AIM. Reproduce the records word for word, starting at the line that contains "How far away" and ending at the final line of the records, and omit the pictures from your copy.

== == ==

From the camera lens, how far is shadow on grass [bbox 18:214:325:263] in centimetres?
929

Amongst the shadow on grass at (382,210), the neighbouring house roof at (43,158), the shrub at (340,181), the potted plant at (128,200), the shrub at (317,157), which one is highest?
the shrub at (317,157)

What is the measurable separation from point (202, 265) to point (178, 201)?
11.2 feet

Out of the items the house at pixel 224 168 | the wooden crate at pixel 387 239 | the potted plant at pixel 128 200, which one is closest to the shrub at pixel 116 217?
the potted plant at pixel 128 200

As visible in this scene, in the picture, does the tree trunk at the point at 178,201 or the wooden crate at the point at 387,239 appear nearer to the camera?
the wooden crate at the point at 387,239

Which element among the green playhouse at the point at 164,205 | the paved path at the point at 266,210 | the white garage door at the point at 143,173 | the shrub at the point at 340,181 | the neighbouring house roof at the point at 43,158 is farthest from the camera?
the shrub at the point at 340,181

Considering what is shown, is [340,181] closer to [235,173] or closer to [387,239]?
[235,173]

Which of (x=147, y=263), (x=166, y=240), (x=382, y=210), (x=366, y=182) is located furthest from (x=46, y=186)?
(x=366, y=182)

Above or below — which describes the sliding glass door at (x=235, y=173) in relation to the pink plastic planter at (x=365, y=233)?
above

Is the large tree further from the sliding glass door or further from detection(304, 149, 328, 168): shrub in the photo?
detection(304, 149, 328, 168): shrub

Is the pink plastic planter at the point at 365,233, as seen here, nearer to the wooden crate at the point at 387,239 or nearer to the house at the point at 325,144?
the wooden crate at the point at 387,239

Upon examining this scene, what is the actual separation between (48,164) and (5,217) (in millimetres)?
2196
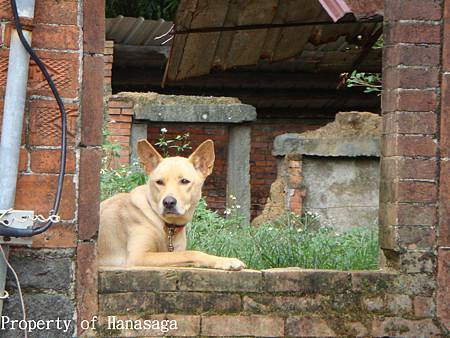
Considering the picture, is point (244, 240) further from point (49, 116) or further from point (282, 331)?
point (49, 116)

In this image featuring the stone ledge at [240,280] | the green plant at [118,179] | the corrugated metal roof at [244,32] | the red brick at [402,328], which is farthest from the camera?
the green plant at [118,179]

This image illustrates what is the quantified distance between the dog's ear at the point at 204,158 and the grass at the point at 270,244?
2.19 feet

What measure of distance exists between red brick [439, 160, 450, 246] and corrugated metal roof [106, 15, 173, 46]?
669cm

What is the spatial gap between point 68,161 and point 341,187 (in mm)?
6891

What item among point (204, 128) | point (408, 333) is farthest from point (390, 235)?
point (204, 128)

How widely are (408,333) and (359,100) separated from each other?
939 cm

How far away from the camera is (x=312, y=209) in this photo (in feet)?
38.0

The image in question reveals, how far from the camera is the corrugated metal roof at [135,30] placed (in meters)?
12.0

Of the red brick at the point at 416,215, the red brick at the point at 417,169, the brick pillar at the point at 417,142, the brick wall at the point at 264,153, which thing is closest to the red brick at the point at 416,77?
the brick pillar at the point at 417,142

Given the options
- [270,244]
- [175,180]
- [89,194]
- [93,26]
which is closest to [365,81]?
[270,244]

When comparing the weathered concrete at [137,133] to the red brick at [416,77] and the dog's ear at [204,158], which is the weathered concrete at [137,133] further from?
the red brick at [416,77]

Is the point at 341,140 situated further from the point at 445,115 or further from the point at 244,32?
the point at 445,115

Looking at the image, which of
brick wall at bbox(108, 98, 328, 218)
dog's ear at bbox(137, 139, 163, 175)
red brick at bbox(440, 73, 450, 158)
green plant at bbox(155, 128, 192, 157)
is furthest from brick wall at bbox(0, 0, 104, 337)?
brick wall at bbox(108, 98, 328, 218)

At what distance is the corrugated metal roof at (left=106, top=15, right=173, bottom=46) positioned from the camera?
39.4 feet
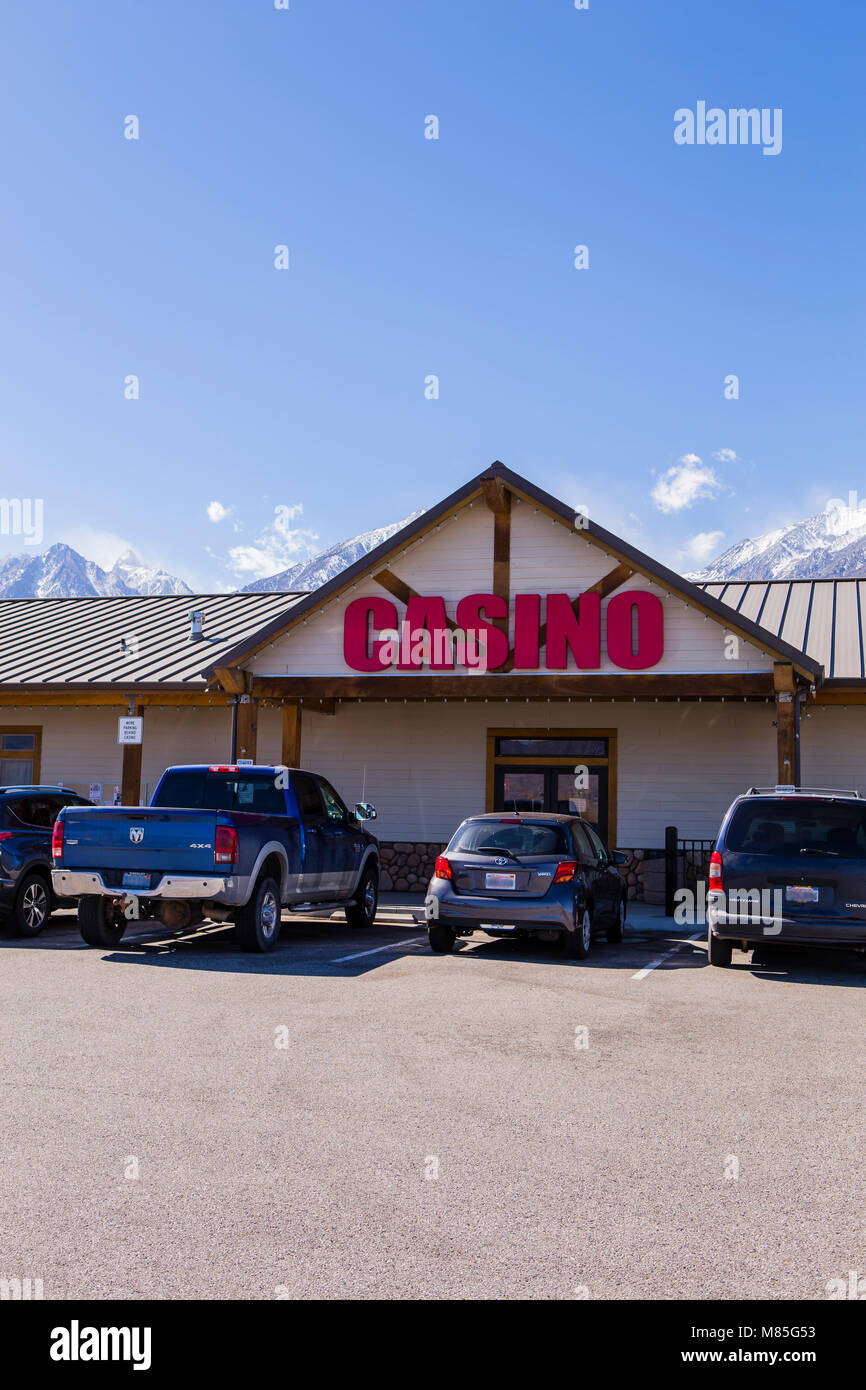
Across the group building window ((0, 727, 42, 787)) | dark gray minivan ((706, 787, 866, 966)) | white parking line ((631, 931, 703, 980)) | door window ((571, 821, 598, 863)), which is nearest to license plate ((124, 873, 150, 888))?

== == ==

ANSWER FOR THIS EXERCISE.
How far away from the camera is (x=312, y=209) in this photo (in feet)?
38.0

The image in question reveals, how far from the camera is the corrugated metal roof at [135,30] placed (in meters)?
12.0

Of the red brick at the point at 416,215, the red brick at the point at 417,169, the brick pillar at the point at 417,142, the brick wall at the point at 264,153, which thing is closest to the red brick at the point at 416,77?
the brick pillar at the point at 417,142

Given the options
- [270,244]
- [175,180]
- [89,194]
- [93,26]
which is closest to [365,81]?
[270,244]

When comparing the weathered concrete at [137,133] to the red brick at [416,77] and the dog's ear at [204,158], which is the weathered concrete at [137,133] further from?
the red brick at [416,77]

Is the point at 341,140 situated further from the point at 445,115 or further from the point at 244,32?
the point at 445,115

Looking at the image, which of
brick wall at bbox(108, 98, 328, 218)
dog's ear at bbox(137, 139, 163, 175)
red brick at bbox(440, 73, 450, 158)
green plant at bbox(155, 128, 192, 157)
is furthest from brick wall at bbox(0, 0, 104, 337)?
brick wall at bbox(108, 98, 328, 218)

At what distance is the corrugated metal roof at (left=106, top=15, right=173, bottom=46) positioned from the camera?
39.4 feet
Across the group building window ((0, 727, 42, 787)) | dark gray minivan ((706, 787, 866, 966)) | white parking line ((631, 931, 703, 980)) | door window ((571, 821, 598, 863)), which is nearest to license plate ((124, 873, 150, 888))?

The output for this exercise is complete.